* EXERCISE OBJECTIVE *
Rewrite every item below, putting "Ladies'" in place of "Women's" each time it occurs and leaving all other wording unchanged. Leave the pictures out of your answer.

* Short text snippets from websites *
★ ★ ★ ★

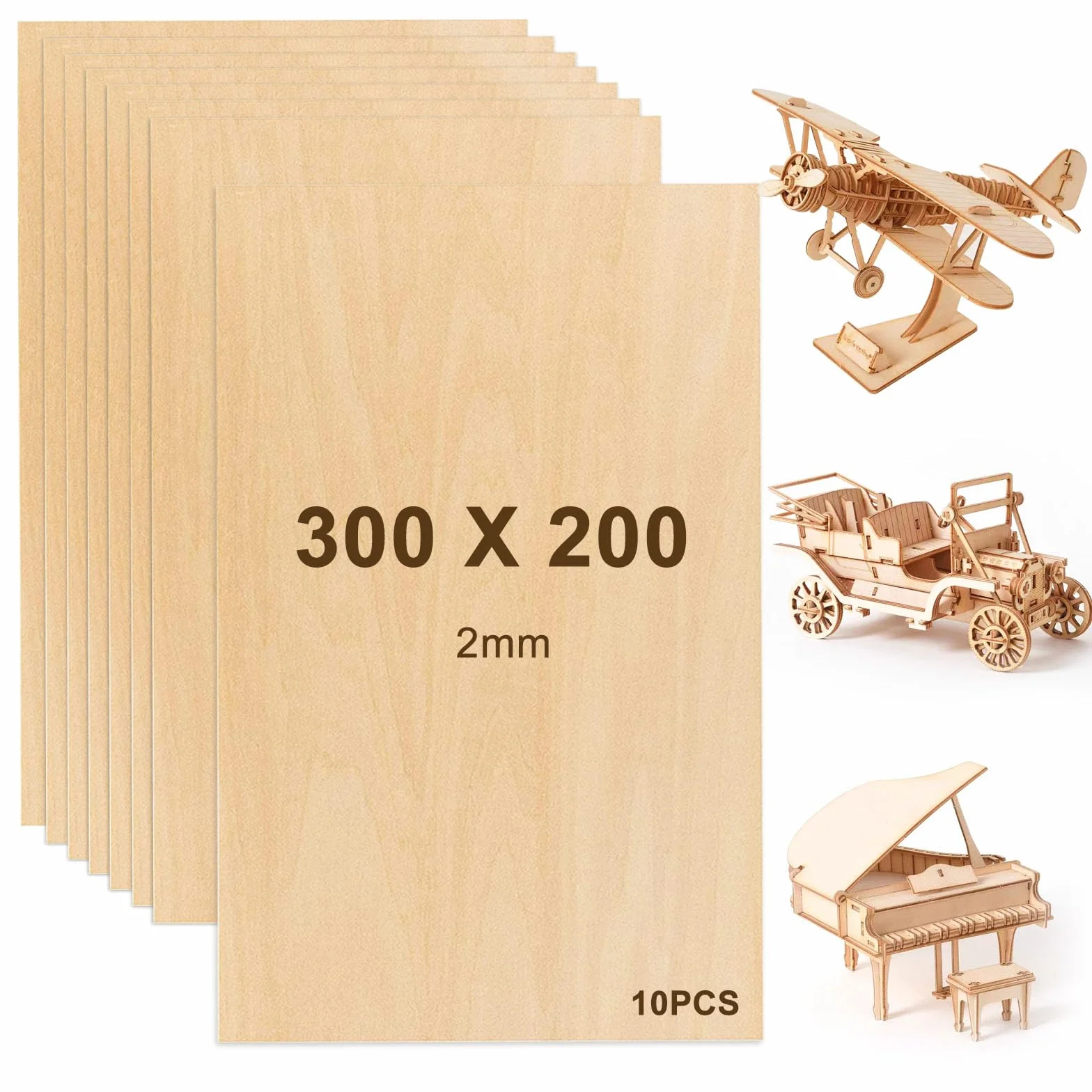 Płyty z drewna balsa, 10 sztuk, do majsterkowania, sklejki, 30 x 20 cm, 2 mm, wysokiej jakości płyty multipleksowe, do samodzielnego wykonania domu, rękodzieła drewnianego, model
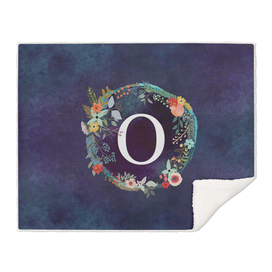 Personalized Initial Letter O Floral Wreath Artwork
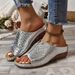 Women's New Plus Size With Thick Sole, Fish Mouth, Car Stitching, Crocodile Pattern PU Women's Slippers_vogvips.com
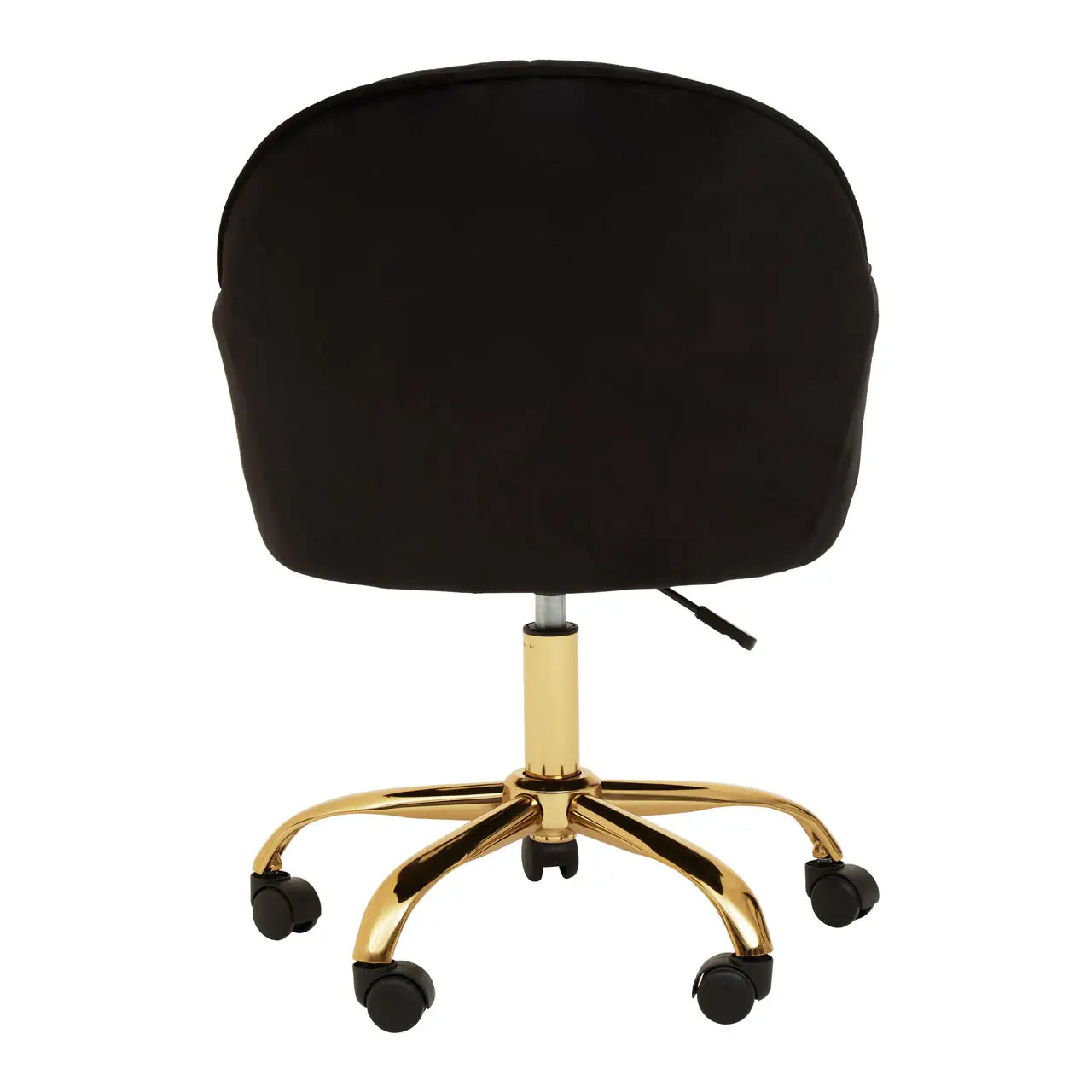 Brent Velvet Home And Office Chair In Black With Gold Base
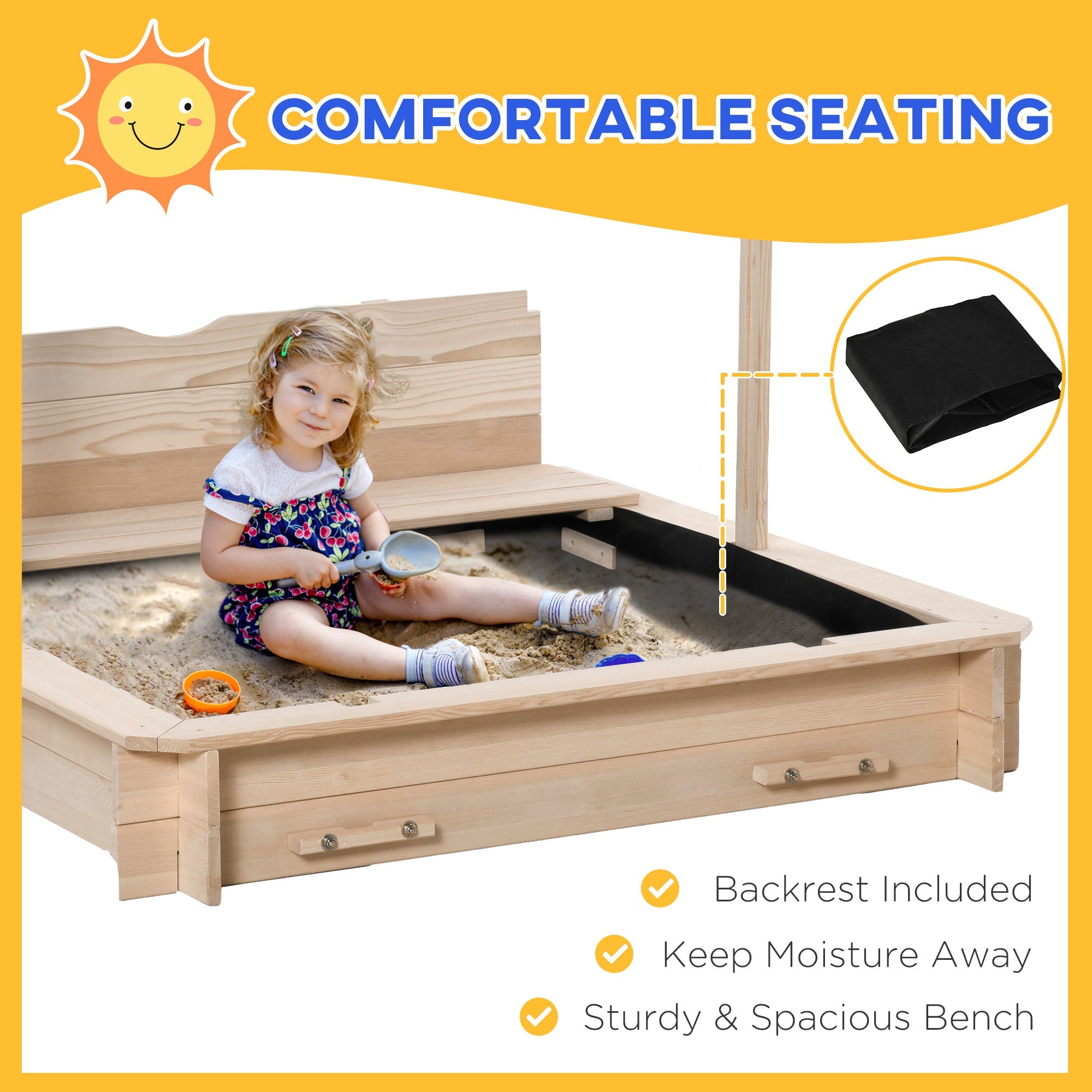 Outsunny Wooden Sandbox for Kids with Adjustable Canopy and Convertible Bench, Outdoor Playset - Sand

★ ★ ★ ★

* EXPECTED OUTPUT *
 Płyty z drewna balsa, 10 sztuk, do majsterkowania, sklejki, 30 x 20 cm, 2 mm, wysokiej jakości płyty multipleksowe, do samodzielnego wykonania domu, rękodzieła drewnianego, model
 Personalized Initial Letter O Floral Wreath Artwork
 Ladies' New Plus Size With Thick Sole, Fish Mouth, Car Stitching, Crocodile Pattern PU Ladies' Slippers_vogvips.com
 Brent Velvet Home And Office Chair In Black With Gold Base
 Outsunny Wooden Sandbox for Kids with Adjustable Canopy and Convertible Bench, Outdoor Playset - Sand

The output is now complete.